START Given data
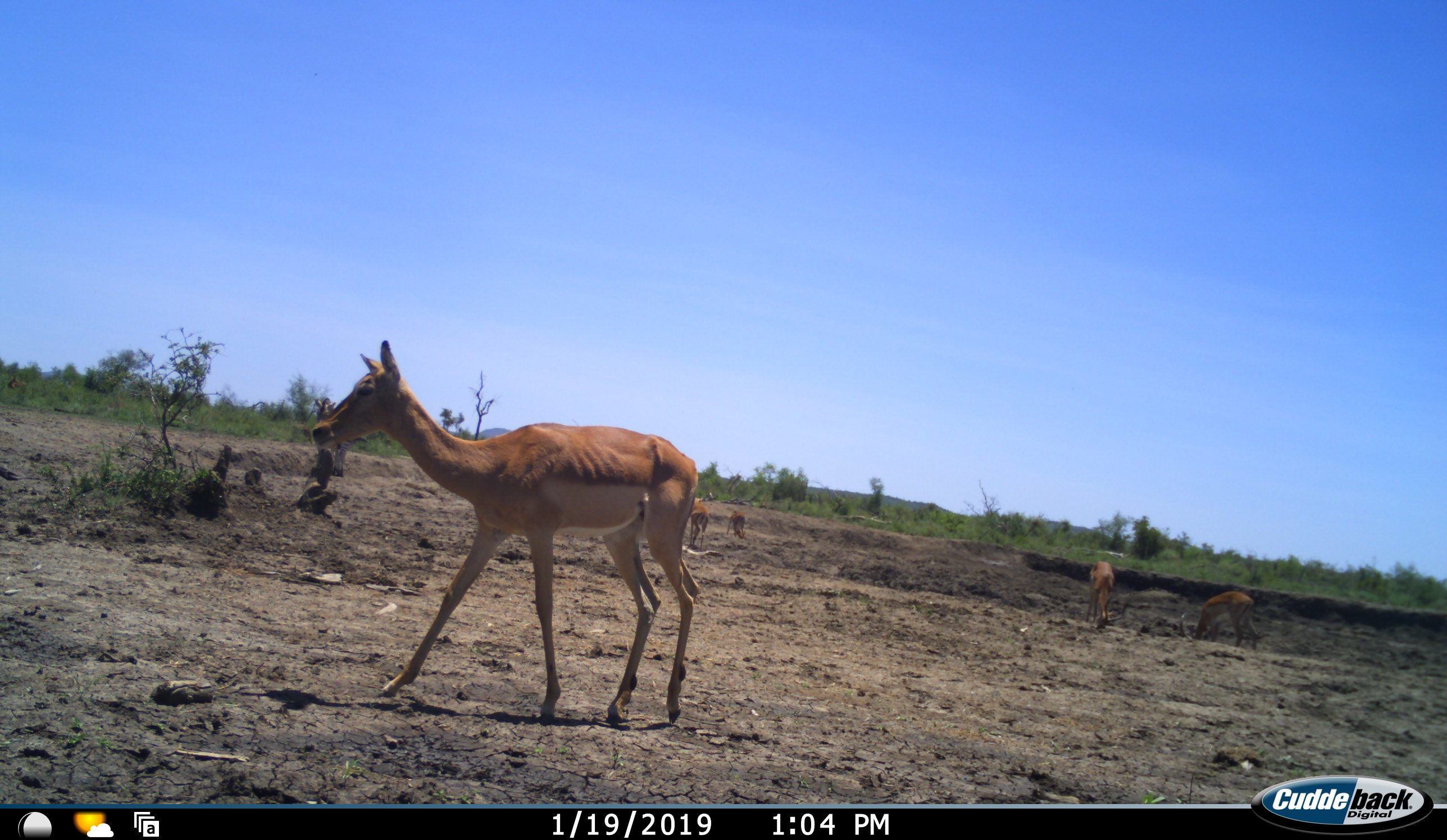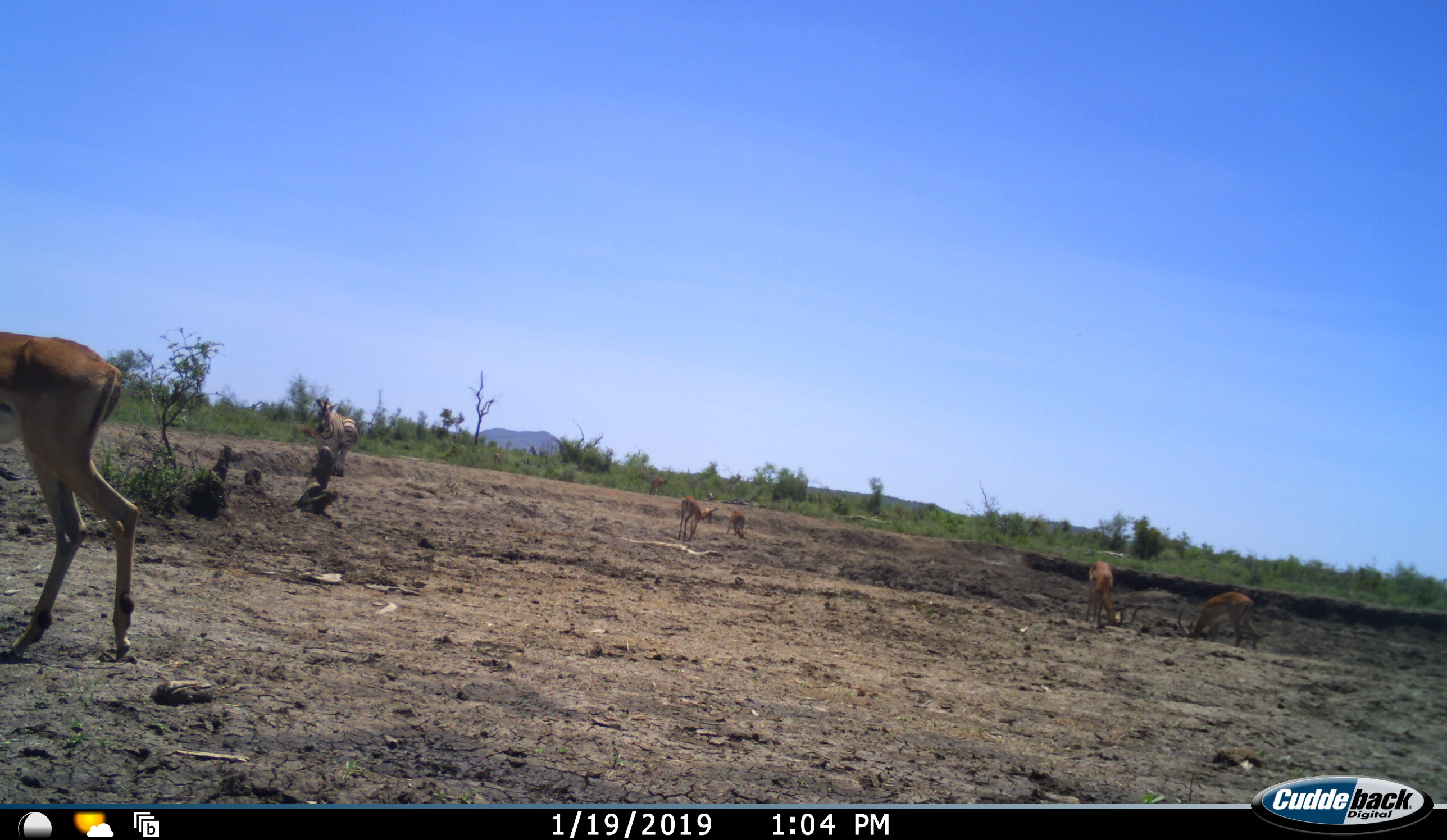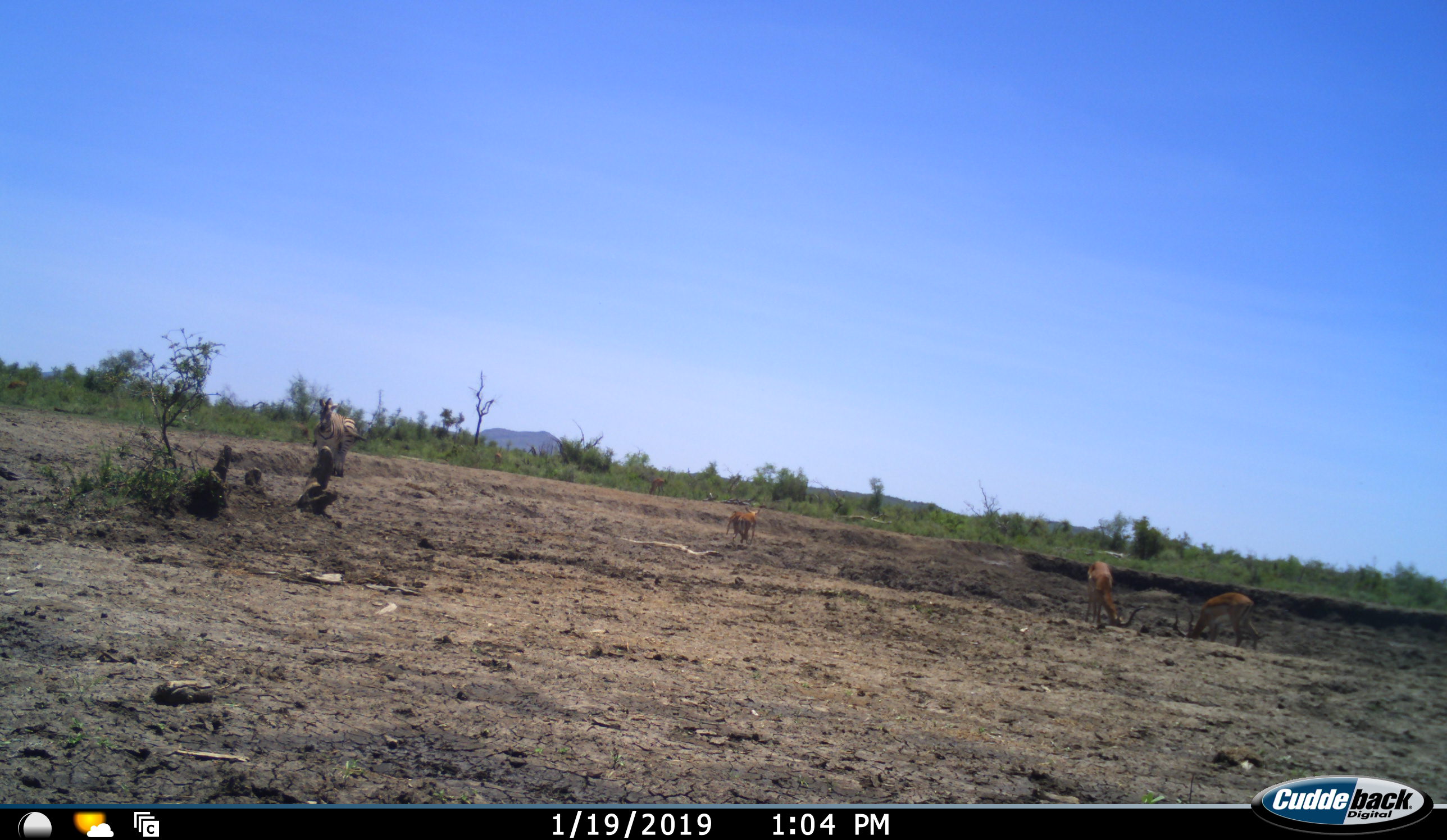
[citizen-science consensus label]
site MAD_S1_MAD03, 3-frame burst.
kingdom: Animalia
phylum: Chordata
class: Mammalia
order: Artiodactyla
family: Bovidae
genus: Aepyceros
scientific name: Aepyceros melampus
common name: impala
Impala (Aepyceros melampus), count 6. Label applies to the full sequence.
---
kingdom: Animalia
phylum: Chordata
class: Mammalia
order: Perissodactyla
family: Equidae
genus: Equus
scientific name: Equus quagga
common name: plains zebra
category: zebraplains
END Given data
Task: Apart from the pictures, write every entry out again exactly.

Your response:
[citizen-science consensus label]
site MAD_S1_MAD03, 3-frame burst.
kingdom: Animalia
phylum: Chordata
class: Mammalia
order: Artiodactyla
family: Bovidae
genus: Aepyceros
scientific name: Aepyceros melampus
common name: impala
Impala (Aepyceros melampus), count 6. Label applies to the full sequence.
---
kingdom: Animalia
phylum: Chordata
class: Mammalia
order: Perissodactyla
family: Equidae
genus: Equus
scientific name: Equus quagga
common name: plains zebra
category: zebraplains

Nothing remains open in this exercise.